# Load packages

```
library(tidyverse)
library(mosaic)
```

We are following here the advise of Gelman and Hill (2007).

# Validity

Quite obviously, the *right predictors* must be included in the model in order to learn something from the model. The “right” predictors means: avoiding the wrong ones, and including the correct ones. Easier said than done, particularly with a look to the causal inference aspects. Let’s turn to the next most important assumption.

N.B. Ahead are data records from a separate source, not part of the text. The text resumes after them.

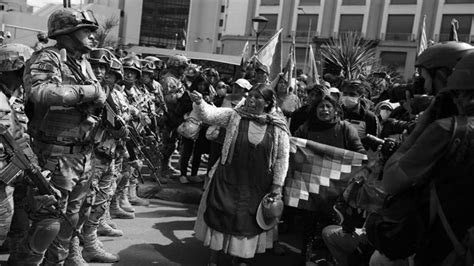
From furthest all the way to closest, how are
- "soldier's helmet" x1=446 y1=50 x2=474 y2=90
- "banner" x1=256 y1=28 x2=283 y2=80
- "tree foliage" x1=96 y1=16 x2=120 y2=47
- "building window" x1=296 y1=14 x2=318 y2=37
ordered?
"building window" x1=296 y1=14 x2=318 y2=37 < "tree foliage" x1=96 y1=16 x2=120 y2=47 < "banner" x1=256 y1=28 x2=283 y2=80 < "soldier's helmet" x1=446 y1=50 x2=474 y2=90

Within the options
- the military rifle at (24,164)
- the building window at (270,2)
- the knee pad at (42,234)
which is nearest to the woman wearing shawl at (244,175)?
the knee pad at (42,234)

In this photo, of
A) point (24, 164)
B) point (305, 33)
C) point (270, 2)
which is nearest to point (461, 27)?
point (305, 33)

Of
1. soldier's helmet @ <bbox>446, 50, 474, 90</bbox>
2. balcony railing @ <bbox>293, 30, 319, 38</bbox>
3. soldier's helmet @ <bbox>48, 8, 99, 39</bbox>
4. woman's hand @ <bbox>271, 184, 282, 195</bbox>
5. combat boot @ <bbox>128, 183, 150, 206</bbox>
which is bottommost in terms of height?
combat boot @ <bbox>128, 183, 150, 206</bbox>

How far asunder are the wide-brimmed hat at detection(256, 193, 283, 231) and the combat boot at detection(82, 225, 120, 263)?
1503 millimetres

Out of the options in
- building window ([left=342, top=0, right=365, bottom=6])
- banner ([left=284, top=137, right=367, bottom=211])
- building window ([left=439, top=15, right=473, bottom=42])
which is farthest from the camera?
building window ([left=342, top=0, right=365, bottom=6])

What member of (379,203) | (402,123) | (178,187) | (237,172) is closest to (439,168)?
(379,203)

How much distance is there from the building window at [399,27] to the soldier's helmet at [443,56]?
41.3 meters

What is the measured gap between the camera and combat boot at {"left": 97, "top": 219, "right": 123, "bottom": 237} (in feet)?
17.0

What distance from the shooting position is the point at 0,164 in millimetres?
3031

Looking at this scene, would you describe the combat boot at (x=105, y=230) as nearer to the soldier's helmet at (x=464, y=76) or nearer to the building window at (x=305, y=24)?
the soldier's helmet at (x=464, y=76)

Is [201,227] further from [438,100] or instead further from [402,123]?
[438,100]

# Additivity and linearity as the second most important assumptions in linear models

We assume that \(y\) is a linear function of the predictors. If y is not a linear function of the predictors, we cannot expect the model to deliver correct insights (predictions, causal coefficients). Let’s check an example.

## Simulate an exponentially distributed assocation

We will only use positive values, let’s add some small value to the y’s in order they are all positive.

```
len <- 42 # 42 x values
set.seed(42)
x <- rep(runif(len), 30) # each x value repeated 30 times
y <- dexp(x, rate = 5) + rnorm(length(x), mean = 0, sd = .1) # add some noise
y <- y + 1
gf_point(y ~ x)
```

## Linear model

### Compute the Model as linear model (not transformed)

```
lm1 <- lm(y ~ x)
coef(lm1)
#> (Intercept) x
#> 3.797730 -3.458985
```

### Plot it

```
gf_point(y ~ x) %>%
gf_abline(slope = coef(lm1)[2], intercept = coef(lm1)[1], color = "red")
```

Doesn’t fit well.

### Check the linearity assumption

Actually the plot above vividly shows us that the linear model is not doing a good job. But anyhow, let’s put that in a form more typically used for checking model assumptions.

```
gf_point(lm1$residuals ~ fitted(lm1)) %>%
gf_smooth() %>%
gf_lims(y = c(-3, 3))
```

If we had a linear trend, we should see no strong pattern whatsoever. The mean residual should jump around zero at each value of the x-axis, with the variance remaining (more or less) constant. This is not the case here.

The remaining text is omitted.